Please count how many lines below contain the word "site" and give nothing but that figure.

─── Stored data ───

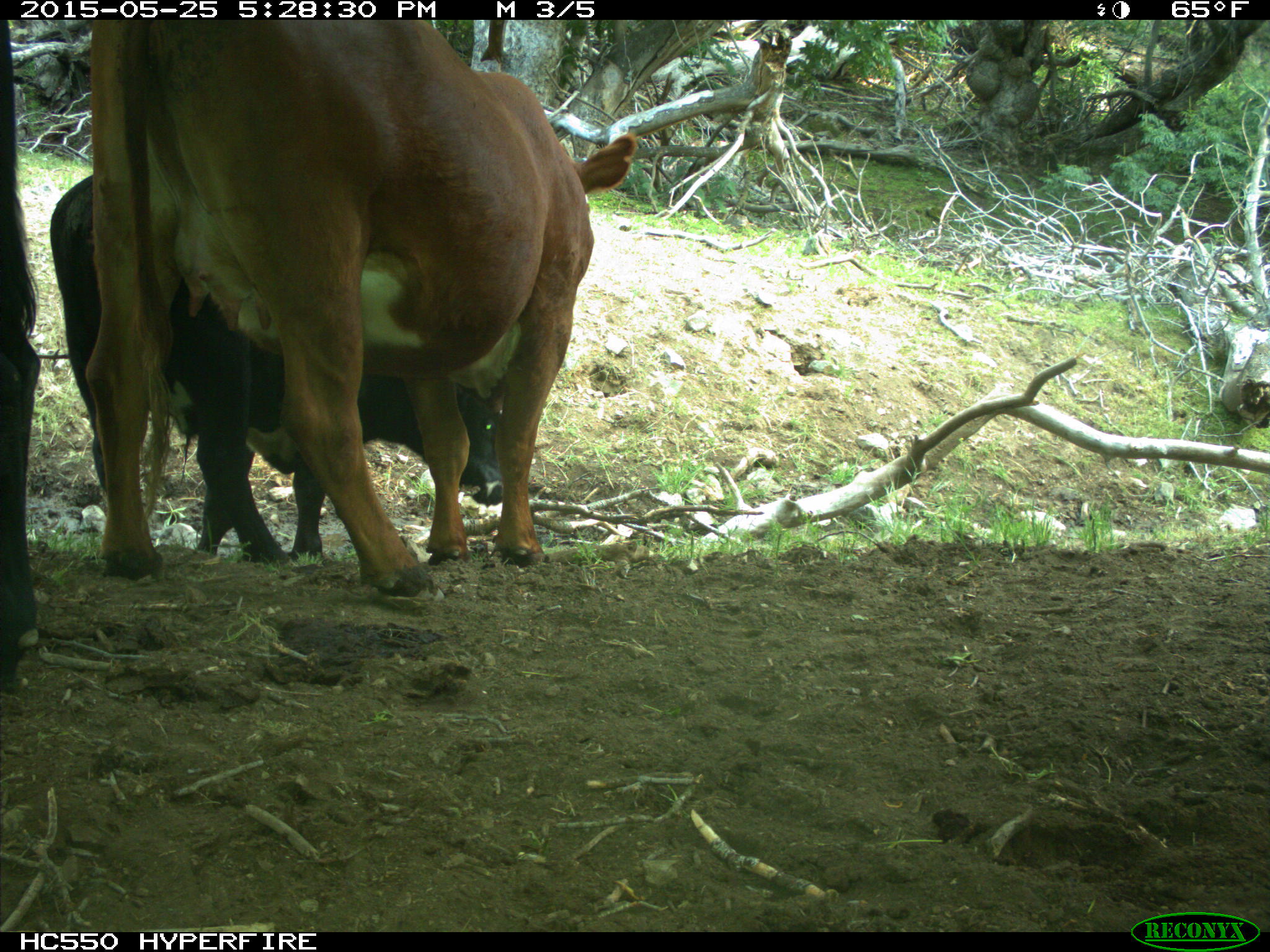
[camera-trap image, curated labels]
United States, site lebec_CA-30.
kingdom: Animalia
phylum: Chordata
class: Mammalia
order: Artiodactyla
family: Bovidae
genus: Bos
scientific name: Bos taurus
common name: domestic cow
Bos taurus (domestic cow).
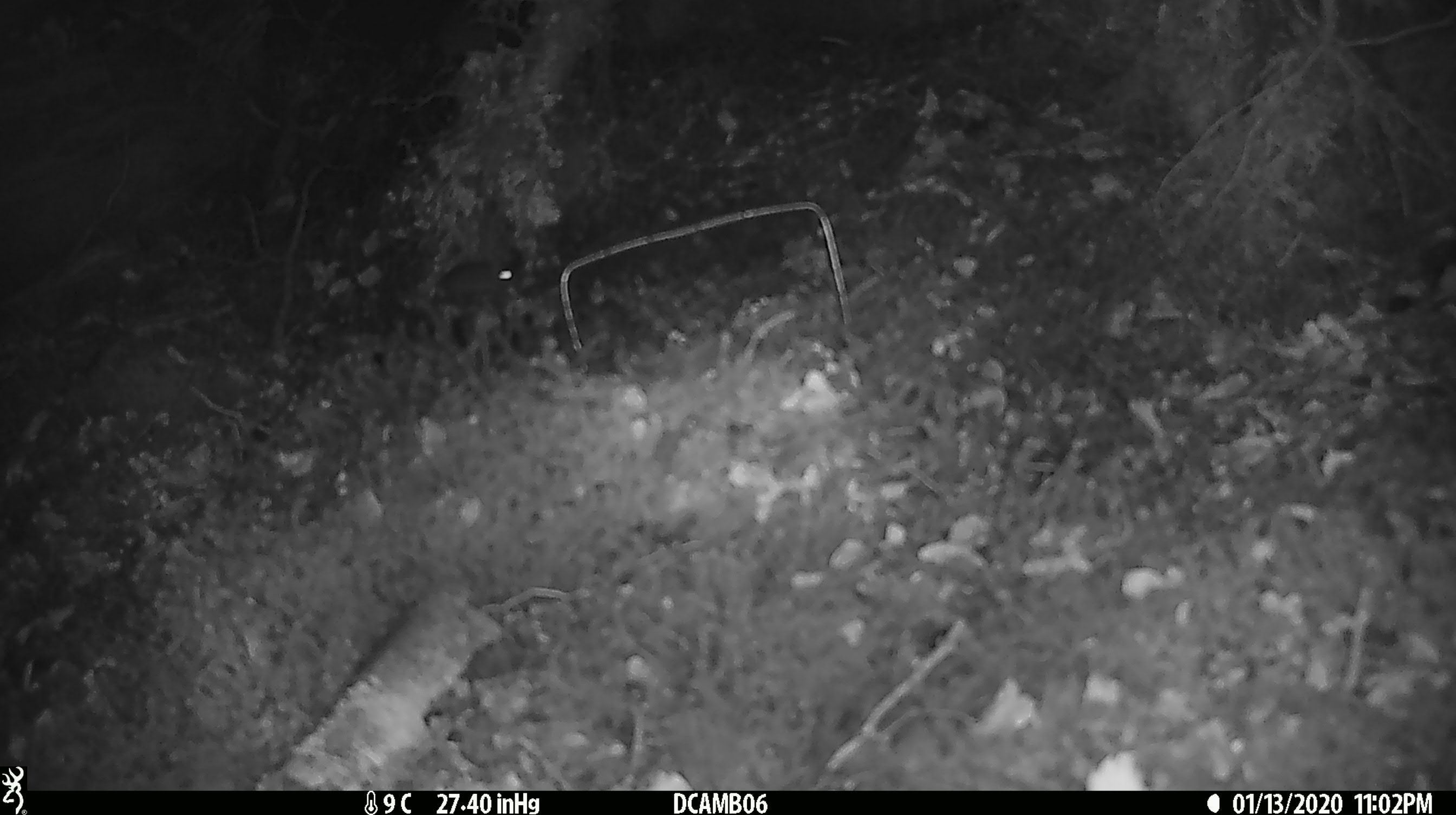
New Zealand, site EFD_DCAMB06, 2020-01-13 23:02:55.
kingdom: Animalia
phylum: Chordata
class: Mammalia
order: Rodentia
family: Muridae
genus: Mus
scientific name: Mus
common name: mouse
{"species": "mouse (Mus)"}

───

» Answer box
2